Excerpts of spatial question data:

[BEGIN]

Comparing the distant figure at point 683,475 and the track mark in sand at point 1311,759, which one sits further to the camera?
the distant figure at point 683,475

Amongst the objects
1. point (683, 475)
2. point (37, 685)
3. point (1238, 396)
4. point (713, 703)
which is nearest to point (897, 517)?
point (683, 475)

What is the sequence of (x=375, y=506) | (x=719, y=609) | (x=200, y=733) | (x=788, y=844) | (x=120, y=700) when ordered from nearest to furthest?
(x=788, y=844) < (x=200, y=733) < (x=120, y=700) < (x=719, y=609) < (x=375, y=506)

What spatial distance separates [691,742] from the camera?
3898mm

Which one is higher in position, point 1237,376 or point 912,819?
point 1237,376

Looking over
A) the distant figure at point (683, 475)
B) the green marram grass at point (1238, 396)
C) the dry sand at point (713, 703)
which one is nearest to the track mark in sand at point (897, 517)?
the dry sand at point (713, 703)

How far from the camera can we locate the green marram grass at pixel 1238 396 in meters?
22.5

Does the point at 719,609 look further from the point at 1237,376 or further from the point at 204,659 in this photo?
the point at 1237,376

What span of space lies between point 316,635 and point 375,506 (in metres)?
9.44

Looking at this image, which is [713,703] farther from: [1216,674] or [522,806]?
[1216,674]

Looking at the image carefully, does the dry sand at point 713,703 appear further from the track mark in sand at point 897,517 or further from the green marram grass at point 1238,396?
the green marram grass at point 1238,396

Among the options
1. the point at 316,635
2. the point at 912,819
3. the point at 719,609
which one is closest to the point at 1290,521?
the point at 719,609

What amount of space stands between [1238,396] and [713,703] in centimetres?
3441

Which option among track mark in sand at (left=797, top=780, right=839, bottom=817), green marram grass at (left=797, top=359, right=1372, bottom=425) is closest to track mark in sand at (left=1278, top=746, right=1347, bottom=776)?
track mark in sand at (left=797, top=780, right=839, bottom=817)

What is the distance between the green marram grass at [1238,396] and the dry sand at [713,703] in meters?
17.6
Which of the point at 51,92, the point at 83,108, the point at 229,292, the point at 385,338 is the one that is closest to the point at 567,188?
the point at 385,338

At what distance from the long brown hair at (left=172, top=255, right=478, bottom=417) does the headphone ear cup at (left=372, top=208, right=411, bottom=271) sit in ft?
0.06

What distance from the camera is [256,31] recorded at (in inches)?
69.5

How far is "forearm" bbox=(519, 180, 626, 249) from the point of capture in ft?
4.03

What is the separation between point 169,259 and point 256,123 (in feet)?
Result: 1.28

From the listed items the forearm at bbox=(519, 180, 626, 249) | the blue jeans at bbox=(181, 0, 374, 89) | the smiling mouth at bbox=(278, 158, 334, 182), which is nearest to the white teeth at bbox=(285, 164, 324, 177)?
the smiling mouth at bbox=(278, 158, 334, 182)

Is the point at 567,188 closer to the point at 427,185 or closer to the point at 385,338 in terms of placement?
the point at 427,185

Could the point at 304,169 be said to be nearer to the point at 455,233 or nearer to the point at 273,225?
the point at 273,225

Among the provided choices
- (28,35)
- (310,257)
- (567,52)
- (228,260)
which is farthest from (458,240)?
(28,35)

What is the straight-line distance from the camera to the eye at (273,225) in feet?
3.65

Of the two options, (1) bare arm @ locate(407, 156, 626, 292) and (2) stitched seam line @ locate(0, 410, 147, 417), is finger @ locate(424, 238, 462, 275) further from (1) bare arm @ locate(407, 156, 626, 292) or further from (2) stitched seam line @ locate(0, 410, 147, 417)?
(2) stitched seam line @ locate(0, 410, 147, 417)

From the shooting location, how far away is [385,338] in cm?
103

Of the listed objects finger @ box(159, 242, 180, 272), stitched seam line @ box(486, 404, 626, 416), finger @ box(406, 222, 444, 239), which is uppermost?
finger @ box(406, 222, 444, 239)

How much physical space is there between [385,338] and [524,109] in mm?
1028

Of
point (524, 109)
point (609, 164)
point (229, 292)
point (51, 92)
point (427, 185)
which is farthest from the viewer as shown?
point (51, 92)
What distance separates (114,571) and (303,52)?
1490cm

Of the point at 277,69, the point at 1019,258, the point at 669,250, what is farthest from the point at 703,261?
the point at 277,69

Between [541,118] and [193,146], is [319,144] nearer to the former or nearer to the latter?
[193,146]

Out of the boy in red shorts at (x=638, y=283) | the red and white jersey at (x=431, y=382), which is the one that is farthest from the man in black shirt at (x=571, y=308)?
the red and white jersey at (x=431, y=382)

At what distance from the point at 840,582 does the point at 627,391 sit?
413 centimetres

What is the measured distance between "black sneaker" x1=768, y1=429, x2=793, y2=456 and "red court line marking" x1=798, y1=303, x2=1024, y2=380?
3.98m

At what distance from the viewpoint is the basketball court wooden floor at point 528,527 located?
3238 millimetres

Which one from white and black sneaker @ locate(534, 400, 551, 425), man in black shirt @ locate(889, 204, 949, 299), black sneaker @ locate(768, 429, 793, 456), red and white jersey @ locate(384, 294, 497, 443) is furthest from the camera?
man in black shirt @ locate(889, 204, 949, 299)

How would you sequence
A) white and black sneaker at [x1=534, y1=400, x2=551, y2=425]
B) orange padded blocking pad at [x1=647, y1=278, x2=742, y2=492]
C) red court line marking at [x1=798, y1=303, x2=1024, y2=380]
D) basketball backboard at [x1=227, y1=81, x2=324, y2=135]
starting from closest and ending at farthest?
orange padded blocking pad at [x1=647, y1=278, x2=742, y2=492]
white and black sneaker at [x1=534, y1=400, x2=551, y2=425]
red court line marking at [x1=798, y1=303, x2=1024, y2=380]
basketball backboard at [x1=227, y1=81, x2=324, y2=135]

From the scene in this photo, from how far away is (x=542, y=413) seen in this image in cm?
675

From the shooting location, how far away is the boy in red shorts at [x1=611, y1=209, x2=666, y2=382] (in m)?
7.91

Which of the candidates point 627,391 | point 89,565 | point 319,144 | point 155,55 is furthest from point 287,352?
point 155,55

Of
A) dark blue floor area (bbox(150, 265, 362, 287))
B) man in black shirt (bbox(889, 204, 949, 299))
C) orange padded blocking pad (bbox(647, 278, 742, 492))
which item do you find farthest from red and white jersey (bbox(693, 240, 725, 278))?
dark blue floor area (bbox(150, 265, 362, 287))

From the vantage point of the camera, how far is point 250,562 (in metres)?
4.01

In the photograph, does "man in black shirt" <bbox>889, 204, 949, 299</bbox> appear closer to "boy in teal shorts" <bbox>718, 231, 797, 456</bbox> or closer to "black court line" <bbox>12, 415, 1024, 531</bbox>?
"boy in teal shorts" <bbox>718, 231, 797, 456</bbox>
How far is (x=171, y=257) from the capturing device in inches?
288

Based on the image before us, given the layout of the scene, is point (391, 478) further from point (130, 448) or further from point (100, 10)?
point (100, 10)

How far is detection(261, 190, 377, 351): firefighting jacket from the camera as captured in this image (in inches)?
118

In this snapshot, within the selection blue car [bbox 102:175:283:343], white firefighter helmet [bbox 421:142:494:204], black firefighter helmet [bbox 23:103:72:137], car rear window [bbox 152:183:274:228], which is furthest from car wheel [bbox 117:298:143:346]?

[END]

To be done: Lay out every line of the records above as a numbered list, leaving out the blank lines.

Solution to this problem:
1. Comparing the distant figure at point 683,475 and the track mark in sand at point 1311,759, which one sits further to the camera?
2. the distant figure at point 683,475
3. Amongst the objects
4. 1. point (683, 475)
5. 2. point (37, 685)
6. 3. point (1238, 396)
7. 4. point (713, 703)
8. which is nearest to point (897, 517)?
9. point (683, 475)
10. What is the sequence of (x=375, y=506) | (x=719, y=609) | (x=200, y=733) | (x=788, y=844) | (x=120, y=700) when ordered from nearest to furthest?
11. (x=788, y=844) < (x=200, y=733) < (x=120, y=700) < (x=719, y=609) < (x=375, y=506)
12. What spatial distance separates [691,742] from the camera?
13. 3898mm
14. Which one is higher in position, point 1237,376 or point 912,819?
15. point 1237,376
16. Looking over
17. A) the distant figure at point (683, 475)
18. B) the green marram grass at point (1238, 396)
19. C) the dry sand at point (713, 703)
20. which one is nearest to the track mark in sand at point (897, 517)?
21. the dry sand at point (713, 703)
22. How far from the camera can we locate the green marram grass at pixel 1238 396 in meters?
23. 22.5
24. Does the point at 719,609 look further from the point at 1237,376 or further from the point at 204,659 in this photo?
25. the point at 1237,376
26. What span of space lies between point 316,635 and point 375,506 (in metres)?
27. 9.44
28. Looking at this image, which is [713,703] farther from: [1216,674] or [522,806]?
29. [1216,674]
30. Looking at the image carefully, does the dry sand at point 713,703 appear further from the track mark in sand at point 897,517 or further from the green marram grass at point 1238,396?
31. the green marram grass at point 1238,396
32. Among the options
33. 1. the point at 316,635
34. 2. the point at 912,819
35. 3. the point at 719,609
36. which one is closest to the point at 1290,521?
37. the point at 719,609
38. What amount of space stands between [1238,396] and [713,703] in centimetres?
39. 3441
40. Which option among track mark in sand at (left=797, top=780, right=839, bottom=817), green marram grass at (left=797, top=359, right=1372, bottom=425) is closest to track mark in sand at (left=1278, top=746, right=1347, bottom=776)?
41. track mark in sand at (left=797, top=780, right=839, bottom=817)
42. What is the distance between the green marram grass at [1238,396] and the dry sand at [713,703] in meters?
43. 17.6
44. Which of the point at 51,92, the point at 83,108, the point at 229,292, the point at 385,338 is the one that is closest to the point at 567,188?
45. the point at 385,338
46. At what distance from the long brown hair at (left=172, top=255, right=478, bottom=417) does the headphone ear cup at (left=372, top=208, right=411, bottom=271) sit in ft?
47. 0.06
48. What distance from the camera is [256,31] recorded at (in inches)?
49. 69.5
50. How far is "forearm" bbox=(519, 180, 626, 249) from the point of capture in ft?
51. 4.03
52. What is the separation between point 169,259 and point 256,123 (in feet)?
53. Result: 1.28
54. From the listed items the forearm at bbox=(519, 180, 626, 249) | the blue jeans at bbox=(181, 0, 374, 89) | the smiling mouth at bbox=(278, 158, 334, 182), which is nearest to the white teeth at bbox=(285, 164, 324, 177)?
55. the smiling mouth at bbox=(278, 158, 334, 182)
56. Is the point at 567,188 closer to the point at 427,185 or closer to the point at 385,338 in terms of placement?
57. the point at 427,185
58. Could the point at 304,169 be said to be nearer to the point at 455,233 or nearer to the point at 273,225?
59. the point at 273,225
60. Among the provided choices
61. - (28,35)
62. - (310,257)
63. - (567,52)
64. - (228,260)
65. which is farthest from (458,240)?
66. (28,35)
67. What is the straight-line distance from the camera to the eye at (273,225) in feet?
68. 3.65
69. Of the two options, (1) bare arm @ locate(407, 156, 626, 292) and (2) stitched seam line @ locate(0, 410, 147, 417), is finger @ locate(424, 238, 462, 275) further from (1) bare arm @ locate(407, 156, 626, 292) or further from (2) stitched seam line @ locate(0, 410, 147, 417)?
70. (2) stitched seam line @ locate(0, 410, 147, 417)
71. From the shooting location, how far away is [385,338] in cm?
72. 103
73. Of the listed objects finger @ box(159, 242, 180, 272), stitched seam line @ box(486, 404, 626, 416), finger @ box(406, 222, 444, 239), which is uppermost?
74. finger @ box(406, 222, 444, 239)
75. How much physical space is there between [385,338] and [524,109] in mm?
76. 1028
77. Of
78. point (524, 109)
79. point (609, 164)
80. point (229, 292)
81. point (51, 92)
82. point (427, 185)
83. which is farthest from the viewer as shown?
84. point (51, 92)
85. What distance separates (114,571) and (303,52)?
86. 1490cm
87. Of the point at 277,69, the point at 1019,258, the point at 669,250, what is farthest from the point at 703,261?
88. the point at 277,69
89. Between [541,118] and [193,146], is [319,144] nearer to the former or nearer to the latter?
90. [193,146]
91. Out of the boy in red shorts at (x=638, y=283) | the red and white jersey at (x=431, y=382), which is the one that is farthest from the man in black shirt at (x=571, y=308)?
92. the red and white jersey at (x=431, y=382)
93. At what distance from the point at 840,582 does the point at 627,391 sit?
94. 413 centimetres
95. What is the measured distance between "black sneaker" x1=768, y1=429, x2=793, y2=456 and "red court line marking" x1=798, y1=303, x2=1024, y2=380?
96. 3.98m
97. At what distance from the viewpoint is the basketball court wooden floor at point 528,527 located?
98. 3238 millimetres
99. Which one from white and black sneaker @ locate(534, 400, 551, 425), man in black shirt @ locate(889, 204, 949, 299), black sneaker @ locate(768, 429, 793, 456), red and white jersey @ locate(384, 294, 497, 443) is furthest from the camera?
100. man in black shirt @ locate(889, 204, 949, 299)
101. How would you sequence
102. A) white and black sneaker at [x1=534, y1=400, x2=551, y2=425]
103. B) orange padded blocking pad at [x1=647, y1=278, x2=742, y2=492]
104. C) red court line marking at [x1=798, y1=303, x2=1024, y2=380]
105. D) basketball backboard at [x1=227, y1=81, x2=324, y2=135]
106. starting from closest and ending at farthest?
107. orange padded blocking pad at [x1=647, y1=278, x2=742, y2=492]
108. white and black sneaker at [x1=534, y1=400, x2=551, y2=425]
109. red court line marking at [x1=798, y1=303, x2=1024, y2=380]
110. basketball backboard at [x1=227, y1=81, x2=324, y2=135]
111. From the scene in this photo, from how far away is (x=542, y=413) seen in this image in cm?
112. 675
113. From the shooting location, how far away is the boy in red shorts at [x1=611, y1=209, x2=666, y2=382] (in m)?
114. 7.91
115. Which of the candidates point 627,391 | point 89,565 | point 319,144 | point 155,55 is furthest from point 287,352?
116. point 155,55
117. Of
118. A) dark blue floor area (bbox(150, 265, 362, 287))
119. B) man in black shirt (bbox(889, 204, 949, 299))
120. C) orange padded blocking pad (bbox(647, 278, 742, 492))
121. which item do you find farthest from red and white jersey (bbox(693, 240, 725, 278))?
122. dark blue floor area (bbox(150, 265, 362, 287))
123. From the vantage point of the camera, how far is point 250,562 (in metres)?
124. 4.01
125. In the photograph, does "man in black shirt" <bbox>889, 204, 949, 299</bbox> appear closer to "boy in teal shorts" <bbox>718, 231, 797, 456</bbox> or closer to "black court line" <bbox>12, 415, 1024, 531</bbox>?
126. "boy in teal shorts" <bbox>718, 231, 797, 456</bbox>
127. How far is (x=171, y=257) from the capturing device in inches?
128. 288
129. Based on the image before us, given the layout of the scene, is point (391, 478) further from point (130, 448) or further from point (100, 10)?
130. point (100, 10)
131. How far is detection(261, 190, 377, 351): firefighting jacket from the camera as captured in this image (in inches)?
132. 118
133. In this snapshot, within the selection blue car [bbox 102:175:283:343], white firefighter helmet [bbox 421:142:494:204], black firefighter helmet [bbox 23:103:72:137], car rear window [bbox 152:183:274:228], which is furthest from car wheel [bbox 117:298:143:346]?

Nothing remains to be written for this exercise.